From: Christian Grothoff
Subject: Re: [GNUnet-developers] packet size and noise
Date: Sat, 15 Jun 2002 20:32:38 -0500

On Saturday 15 June 2002 08:15 pm, you wrote:
> "NOISE must be used to make packets look uniform in size, all packets are
> padded to be 1472 octets long"
> I assume the reason for adding noise is to make it harder to determine
> what type of gnunet packet it is.

Yes. But note that any packet can have *multiple* types.

> Is there anything special about 1472, if this size is fairly unique to
> gnunet packets it would be an easy way to detect gnunet on a network.

1472 + UDP header = 1500 octests = Ethernet-frame size = optimal transfer 
size (and thus also always used by TCP!).
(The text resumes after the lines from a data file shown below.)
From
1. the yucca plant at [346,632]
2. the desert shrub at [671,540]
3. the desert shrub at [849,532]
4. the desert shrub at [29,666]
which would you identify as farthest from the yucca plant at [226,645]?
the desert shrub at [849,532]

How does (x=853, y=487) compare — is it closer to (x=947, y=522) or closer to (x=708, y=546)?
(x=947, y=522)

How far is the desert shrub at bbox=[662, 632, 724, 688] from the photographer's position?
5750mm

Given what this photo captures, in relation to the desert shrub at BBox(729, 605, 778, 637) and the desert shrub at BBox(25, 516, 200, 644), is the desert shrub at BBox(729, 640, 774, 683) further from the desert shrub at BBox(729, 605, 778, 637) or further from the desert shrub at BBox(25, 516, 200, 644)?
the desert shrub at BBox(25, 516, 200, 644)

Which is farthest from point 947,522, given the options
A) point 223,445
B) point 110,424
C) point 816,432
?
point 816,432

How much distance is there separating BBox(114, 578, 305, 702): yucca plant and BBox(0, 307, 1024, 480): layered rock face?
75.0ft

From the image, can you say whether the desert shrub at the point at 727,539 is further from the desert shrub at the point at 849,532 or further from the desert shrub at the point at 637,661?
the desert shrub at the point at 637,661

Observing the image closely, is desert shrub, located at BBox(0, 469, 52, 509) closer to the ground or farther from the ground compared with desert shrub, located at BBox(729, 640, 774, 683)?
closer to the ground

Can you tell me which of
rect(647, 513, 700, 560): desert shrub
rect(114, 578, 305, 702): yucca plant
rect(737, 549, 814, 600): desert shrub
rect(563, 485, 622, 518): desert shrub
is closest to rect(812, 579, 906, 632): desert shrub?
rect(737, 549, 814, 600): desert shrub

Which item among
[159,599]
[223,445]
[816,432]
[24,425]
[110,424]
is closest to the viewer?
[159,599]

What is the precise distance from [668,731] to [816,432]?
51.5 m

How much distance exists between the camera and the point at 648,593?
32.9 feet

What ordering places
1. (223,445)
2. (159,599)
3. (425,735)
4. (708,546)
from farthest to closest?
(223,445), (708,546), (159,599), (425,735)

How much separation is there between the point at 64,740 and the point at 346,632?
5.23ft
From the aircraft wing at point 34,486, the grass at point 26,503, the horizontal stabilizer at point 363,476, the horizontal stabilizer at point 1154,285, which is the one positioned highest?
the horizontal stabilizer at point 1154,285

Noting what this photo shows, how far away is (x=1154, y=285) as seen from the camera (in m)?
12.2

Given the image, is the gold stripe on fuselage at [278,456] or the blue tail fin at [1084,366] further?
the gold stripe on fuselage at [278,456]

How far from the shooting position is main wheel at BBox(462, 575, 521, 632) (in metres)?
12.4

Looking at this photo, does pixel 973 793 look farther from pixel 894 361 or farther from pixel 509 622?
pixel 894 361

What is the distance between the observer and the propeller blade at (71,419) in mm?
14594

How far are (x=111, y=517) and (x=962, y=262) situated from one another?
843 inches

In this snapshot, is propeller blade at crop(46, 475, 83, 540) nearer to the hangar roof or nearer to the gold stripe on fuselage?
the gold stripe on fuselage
But note that the 'existance' of 
GNUnet traffic is trivial to detect (port 2086) at the moment; while we have 
plans to tunnel GNUnet-traffic in http and other protocols (and eventually 
hide steganographically), this is far down the road. The goal of the uniform 
size is to make it impossible to say 'this is content', or 'this can not be 
content' for anyone but the 2 nodes involved (read: traffic analysis gets 
very hard).

> Trafic could be further obfuscated by making the packets a fixed size + or
> - some predefined amount, e.g. a random amount of noise is added to make
> its size between 1422 and 1522 bytes (1472 +- 50)

You definitely do not want to go over 1472 octets since the packet will then 
be fragmented on most networks. Also, 'random' padding could still reveil 
some information (since the randomness has still statistical properties). 
Note that this is not as bad as it sounds since GNUnet can for example take a 
1048 octet 'content' message, add two or three 52 octet queries and send this 
in a 'combined' message. Thus 'random' is usually only needed if there is 
nothing else to send - which should also mean that the node is mostly idle.